Mereka berdua pun berhenti bicara lalu menikmati makanan yang berada di
hadapan mereka. Dua belas tahun yang lalu mereka berpisah karena orang
tua mereka bercerai. Rafa ikut papanya yang tetap tinggal di Jakarta,
sedangkan Safa ikut mamanya pindah ke Jogja. Perceraian itu membuat Rafa
dan Safa merasa trauma sampai sekarang. Rafa melampiaskan traumanya
dengan bergonta-ganti pacar. Sedangkan Safa yang sekarang berumur 17
tahun belum berani pacaran.
—
“Apa-apaan sih? Gue nggak mau pake kaos yang sama, apalagi sepatunya. Nggak, gue nggak mau!”
“Kali ini aja! Please…!” rengek Safa ketika mereka berada di salah satu pusat perbelanjaan.
“Lo pikir kita masih lima tahun? Semua harus sama,”
“Tapi…”
“Kalo lo tetep maksa, gue tinggalin lo disini,” gertak Rafa.
Karena tidak mendapat jawaban apapun dari Safa, Rafa pun keluar dari toko itu.
“Tapi sekarang belum ada dua belas jam,” teriak Safa saat melihat Rafa
keluar dari toko. Hatinya perih, matanya juga tampak berkaca-kaca saat
itu. Ia hampir menangis di toko itu. Tapi tiba-tiba Rafa kembali. Dan
seperti mimpi, Rafa bersedia memakai sepatu dan kaos yang sama dengan
Safa.
—
Pagi ini Rafa mengikuti remidi. Dengan kesal ia mengerjakan soal-soal
sejarah yang banyaknya minta ampun. Seandainya Safa datang ke
sekolahnya seperti seminggu yang lalu, pasti ia bisa pergi dari ruang
kelas yang sudah seperti neraka ini.
“Rafa kamu dipanggil kepala sekolah,” kata Bu Indah seperti minggu lalu.
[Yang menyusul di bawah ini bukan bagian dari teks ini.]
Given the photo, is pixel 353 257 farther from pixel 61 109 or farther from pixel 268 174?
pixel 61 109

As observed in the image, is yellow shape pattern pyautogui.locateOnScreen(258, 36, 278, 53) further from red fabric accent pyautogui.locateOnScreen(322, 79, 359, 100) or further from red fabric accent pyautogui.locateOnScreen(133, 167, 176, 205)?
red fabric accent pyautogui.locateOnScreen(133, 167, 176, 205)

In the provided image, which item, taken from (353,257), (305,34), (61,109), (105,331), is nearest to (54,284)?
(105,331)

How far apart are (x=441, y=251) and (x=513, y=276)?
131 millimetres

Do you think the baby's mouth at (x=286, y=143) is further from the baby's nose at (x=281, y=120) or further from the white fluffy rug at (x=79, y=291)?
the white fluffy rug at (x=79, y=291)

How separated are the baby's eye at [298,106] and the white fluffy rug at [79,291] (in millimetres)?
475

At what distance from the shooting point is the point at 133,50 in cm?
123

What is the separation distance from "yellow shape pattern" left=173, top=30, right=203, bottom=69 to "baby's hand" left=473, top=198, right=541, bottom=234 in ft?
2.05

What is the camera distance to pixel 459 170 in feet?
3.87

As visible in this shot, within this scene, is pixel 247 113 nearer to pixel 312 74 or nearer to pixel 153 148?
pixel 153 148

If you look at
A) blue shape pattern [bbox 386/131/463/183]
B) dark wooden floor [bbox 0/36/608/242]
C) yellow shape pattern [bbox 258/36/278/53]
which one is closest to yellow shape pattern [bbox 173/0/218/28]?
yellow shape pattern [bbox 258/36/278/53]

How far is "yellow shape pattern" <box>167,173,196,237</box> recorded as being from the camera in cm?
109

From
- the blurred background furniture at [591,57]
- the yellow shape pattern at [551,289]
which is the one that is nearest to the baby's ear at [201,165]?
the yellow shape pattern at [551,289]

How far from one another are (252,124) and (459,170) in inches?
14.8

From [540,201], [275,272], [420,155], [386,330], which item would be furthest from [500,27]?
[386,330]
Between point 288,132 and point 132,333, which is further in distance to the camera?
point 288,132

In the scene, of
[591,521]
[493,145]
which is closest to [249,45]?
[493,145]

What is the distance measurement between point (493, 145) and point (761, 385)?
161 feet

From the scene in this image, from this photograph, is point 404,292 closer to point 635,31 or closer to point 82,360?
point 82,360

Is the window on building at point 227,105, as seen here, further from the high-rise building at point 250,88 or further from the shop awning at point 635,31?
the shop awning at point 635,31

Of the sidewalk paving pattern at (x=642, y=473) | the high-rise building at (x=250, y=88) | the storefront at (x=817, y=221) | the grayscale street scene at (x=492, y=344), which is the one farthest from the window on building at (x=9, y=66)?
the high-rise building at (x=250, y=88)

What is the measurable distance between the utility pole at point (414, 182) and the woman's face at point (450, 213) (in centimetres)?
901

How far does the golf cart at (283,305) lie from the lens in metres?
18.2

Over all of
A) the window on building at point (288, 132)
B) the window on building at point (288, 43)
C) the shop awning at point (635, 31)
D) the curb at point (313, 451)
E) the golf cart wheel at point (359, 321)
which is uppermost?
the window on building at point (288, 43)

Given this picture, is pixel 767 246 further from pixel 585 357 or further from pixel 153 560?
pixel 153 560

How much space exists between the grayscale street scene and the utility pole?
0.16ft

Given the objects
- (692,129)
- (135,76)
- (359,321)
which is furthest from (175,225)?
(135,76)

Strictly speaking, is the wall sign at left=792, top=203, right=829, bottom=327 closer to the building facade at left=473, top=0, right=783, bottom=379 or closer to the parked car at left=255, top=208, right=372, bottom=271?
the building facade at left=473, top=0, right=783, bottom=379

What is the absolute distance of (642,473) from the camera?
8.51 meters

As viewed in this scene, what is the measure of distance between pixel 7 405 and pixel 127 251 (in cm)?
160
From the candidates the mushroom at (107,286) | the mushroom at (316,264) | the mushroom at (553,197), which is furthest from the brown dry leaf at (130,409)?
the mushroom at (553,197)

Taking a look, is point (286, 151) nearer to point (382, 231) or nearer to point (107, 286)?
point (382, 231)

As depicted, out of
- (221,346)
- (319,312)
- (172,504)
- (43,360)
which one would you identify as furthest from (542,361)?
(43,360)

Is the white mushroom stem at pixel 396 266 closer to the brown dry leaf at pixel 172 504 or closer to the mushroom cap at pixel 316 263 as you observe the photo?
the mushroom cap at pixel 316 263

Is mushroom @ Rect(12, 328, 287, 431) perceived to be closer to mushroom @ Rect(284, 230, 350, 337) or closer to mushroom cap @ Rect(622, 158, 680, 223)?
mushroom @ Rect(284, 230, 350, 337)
Berbeda dengan seminggu yang lalu, Rafa berjalan dengan penuh semangat
sambil berharap saudara kembarnya yang datang. Tapi yang dilihatnya di
ruang kepala sekolah bukan Safa, melainkan papanya sendiri. Mata orang
tuanya yang biasanya tampak tegar kini tidak bisa menyembunyikan
kerapuhan yang sedang melanda hatinya.
—
Air matanya tidak bisa berhenti mengalir. Lantunan surat Yasin yang
dibaca puluhan orang di ruangan itu tidak mampu memberi kekuatan hati
untuk mengikhlaskan saudara kembarnya. Beberapa orang menepuk-nepuk
punggungnya pertanda bela sungkawa. Sementara itu papanya masih berada
di kamar untuk menjaga mantan istrinya yang tadi sempat pingsan.
“Kenapa Safa harus pergi secepat ini Ya Allah?” bisik Rafa dalam hati.
Dilahirkan bersama, dibesarkan bersama, bahkan waktu bayi mereka sulit
dibedakan. Dan kini harus terpisah untuk kedua kalinya. Hati Rafa
hancur. Meskipun ia sering menjahili Safa tapi di dalam hati tetap ada
rasa sayang yang begitu besar pada saudara kembarnya itu.
Dua belas jam terakhir kebersamaannya dengan Safa tinggal kenangan. Ada rasa tidak percaya. Kecelakaan naas antara taksi yang ditumpangi Safa dan truk itu sudah merenggut nyawa saudaranya. Di lubuk hatinya yang terdalam ia bersyukur sempat membuat saudaranya bisa tersenyum meskipun hanya sebentar di saat terakhir mereka bertemu. Tanah merah itu kini telah basah. Gerimis menyertai kepergian Safa. Rafa memandang nisan saudaranya, rasanya sakit melihat nama Safa di sana.